## ESTRATTO DELLA FONTE
========================================================================

Due settimane fa la notizia di una nuova variante di SARS-CoV-2, il coronavirus che causa la covid, aveva messo sull'attenti l'intero mondo scientifico (e non): il 7 gennaio Leondios Kostrikis, virologo all'Università di Cipro, annuncia a una tv locale greca di aver sequenziato insieme al suo team diversi genomi del coronavirus che presentano elementi delle varianti Omicron e Delta. La nuova variante viene da loro battezzata Deltacron.
Reazione immediata. Nel giro di qualche giorno i ricercatori di Cipro caricano su GISAID, il database di sequenze virali più popolare al mondo, un totale di 52 sequenze genomiche di Deltacron. L'8 gennaio la popolare agenzia di stampa Bloomberg riprende la notizia, che si diffonde così in tutto il mondo. In pochi giorni arriva però la risposta da altri scienziati: Deltacron non esiste (come scrive in modo chiaro e quasi scocciato Krutika Koppalli dell'OMS, in un tweet che riportiamo qui sotto), ma è probabilmente frutto di una contaminazione avvenuta in laboratorio tra le due varianti Delta e Omicron.

========================================================================

## DATI DA ESAMINARE
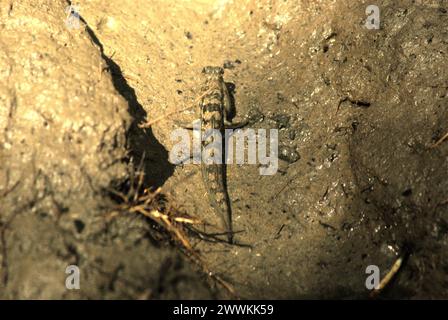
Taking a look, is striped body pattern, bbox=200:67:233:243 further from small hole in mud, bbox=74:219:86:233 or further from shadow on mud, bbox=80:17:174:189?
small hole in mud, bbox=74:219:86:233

========================================================================

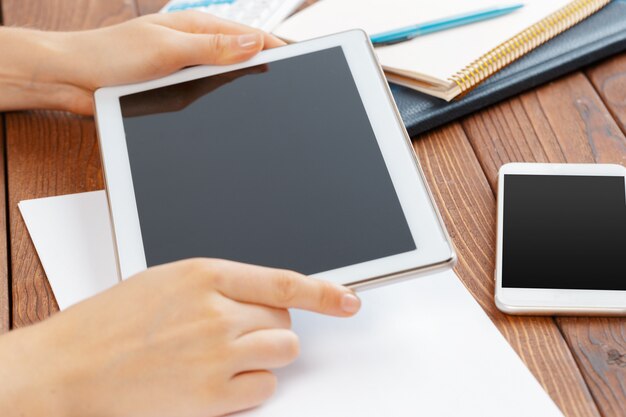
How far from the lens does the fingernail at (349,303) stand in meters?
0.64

========================================================================

## COMPITO 1
Rispondi alle seguenti domande sul testo su Deltacron, una riga per ciascuna.
(a) Chi ha annunciato il 7 gennaio il sequenziamento dei genomi e in quale università lavora?
(b) Quante sequenze genomiche di Deltacron sono state caricate su GISAID?
(c) Secondo altri scienziati, di che cosa è probabilmente frutto Deltacron?
## COMPITO 2
Prosegui il testo su Deltacron a partire dalla sua ultima frase.

## RISPOSTA 1
(a) Leondios Kostrikis, virologo all'Università di Cipro.
(b) Un totale di 52 sequenze genomiche.
(c) Di una contaminazione avvenuta in laboratorio tra le due varianti Delta e Omicron.

## RISPOSTA 2
Dietrofront. Travolto da dubbi e critiche Kostrikis fa dietrofront, eliminando dopo appena tre giorni le 52 sequenze genomiche caricate su GISAID, e dichiarando di essere stato frainteso e di non aver mai detto che il genoma scoperto fosse un ibrido tra Delta e Omicron: il termine Deltacron, insomma, avrebbe solo contribuito a creare confusione. In un'email inviata a Nature spiega che la sua ipotesi iniziale era che alcune particelle virali di Delta avessero sviluppato delle mutazioni indipendenti nella proteina spike, simili a quelle di Omicron.
Quali fossero gli intenti comunicativi di Kostrikis non lo sappiamo, ma il virologo si è quantomeno spiegato male: a Sigma TV, l'emittente locale che ha raccolto l'annuncio della scoperta, ha detto infatti che il nome Deltacron era stato dato perché "aveva a che fare con i ceppi Delta e Omicron", frase che si presta effettivamente a diverse (mal)interpretazioni.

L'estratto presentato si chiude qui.